Look, I’m not what you’d call a “gamer.” I’m more of a “person who likes to sit in a blanket cocoon and pretend I’m inside a different universe where laundry doesn’t exist.” But over the years, a few games have carved out permanent little homes in my heart — like emotional support franchises, but with more boss fights and fewer therapy bills.
So here they are: my top video games, explained with the seriousness and academic rigor of someone who once threw a tantrum because she couldn’t find all the moons in Mario Odyssey.
1. Hogwarts Legacy — The Game That Let Me Live My Hufflepuff Truth
This game is everything I wanted as a kid reading Prisoner of Azkaban under the covers with a flashlight:
✨ Cozy common rooms
✨ Magical chaos
✨ The ability to yeet enemies off cliffs with ancient spells I absolutely should not have access to
I spent 40% of my time exploring, 40% decorating my Room of Requirement like a Pinterest board come to life, and 20% judging NPCs who clearly needed a nap and a therapist.
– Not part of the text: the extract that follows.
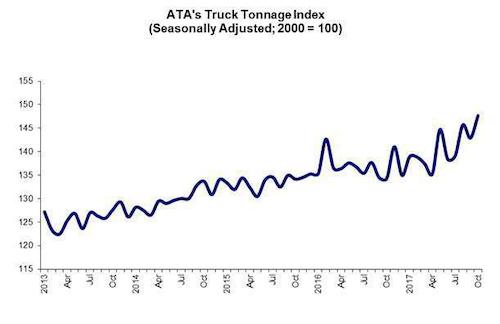 ATA's Truck Tonnage Index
Also, I’m proud to report that I played as a Hufflepuff and still managed to be slightly unhinged. Balance.
2. Pokémon Snap — Therapy, But Make It Photography
Pokémon Snap is the only game where my main objective is to yell “LOOK AT THAT LITTLE GUY” every 12 seconds.
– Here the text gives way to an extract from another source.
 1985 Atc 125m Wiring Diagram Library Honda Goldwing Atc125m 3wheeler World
It’s peaceful. It’s wholesome. It’s basically a safari where nothing tries to kill you and everything is adorable. If real photography were like this, I’d have a National Geographic contract by now.
My favorite part is how the game pretends I’m doing serious scientific research when really I’m just taking 47 identical photos of a Pikachu because “this one has slightly more joy in its eyes.”
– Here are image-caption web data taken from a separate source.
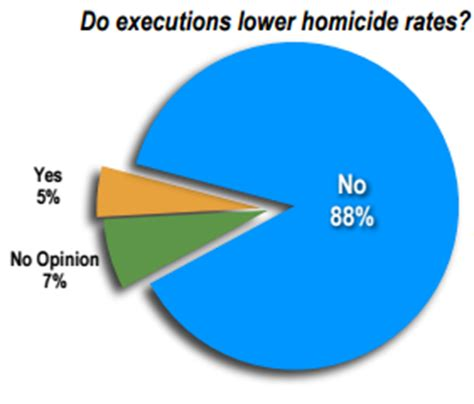 gender discrimination in the us death penalty system rebuttal of opponents eliminate the death penalty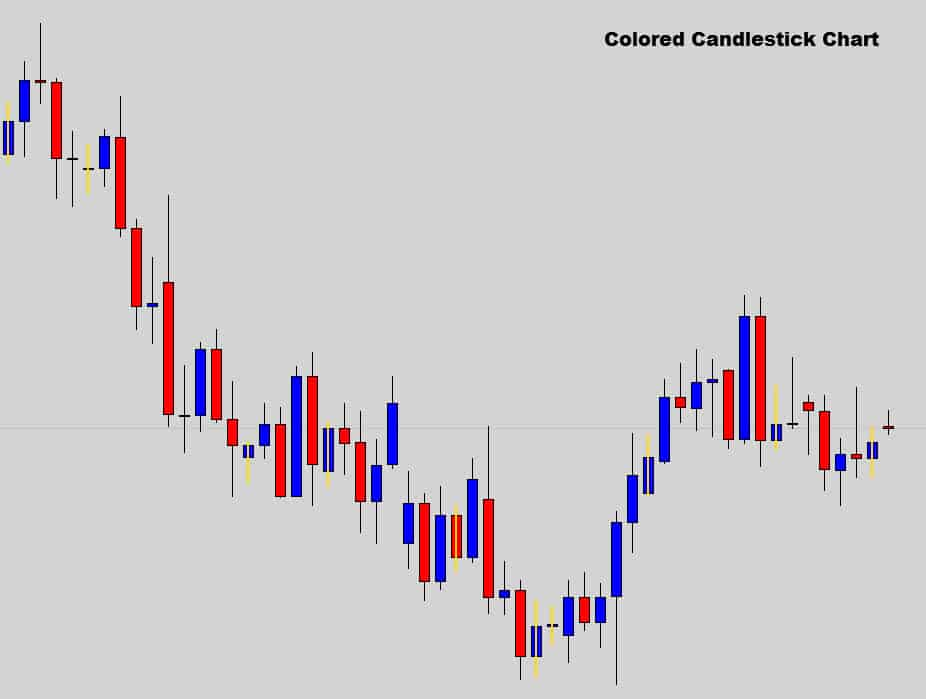 colored Japanese candlestick chart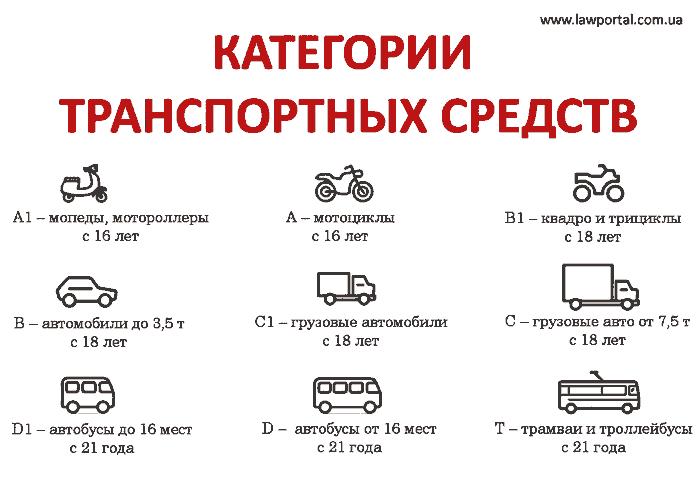 Категорії транспортних засобів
3. Mario Odyssey — A Fever Dream I Happily Live In
Mario Odyssey is what happens when someone gives a plumber a hat with possession powers and says, “Go nuts.”
The plot makes absolutely no sense, but that’s fine because the vibes are immaculate. You run around collecting moons like a caffeinated raccoon, you turn into a T‑rex for reasons never fully explained, and you fight a giant bird made of soup.
It’s chaos. It’s nonsense. It’s perfect.
Also, the soundtrack goes unnecessarily hard. Like, “Why am I crying in the Metro Kingdom” hard.
4. Donkey Kong — The Original Source of My Trust Issues
Donkey Kong is the reason I have the reflexes of a startled cat and the emotional resilience of someone who has been personally betrayed by a barrel.
This game does not care about your feelings.
It does not care about your hopes, dreams, or desire to “just have a relaxing evening.”
It will humble you.
It will mock you.
It will make you question your life choices.
And yet… I keep coming back. Because apparently I enjoy suffering with a side of nostalgia.
🎮 Final Thoughts
These games are my comfort food — the digital equivalent of mac and cheese, fuzzy socks, and yelling “OH COME ON” at the TV while James calmly hands me a snack because he knows I’m about to spiral.
If you need me, I’ll be in the Room of Requirement, photographing Pokémon, chasing moons, or being emotionally destroyed by a gorilla with a grudge.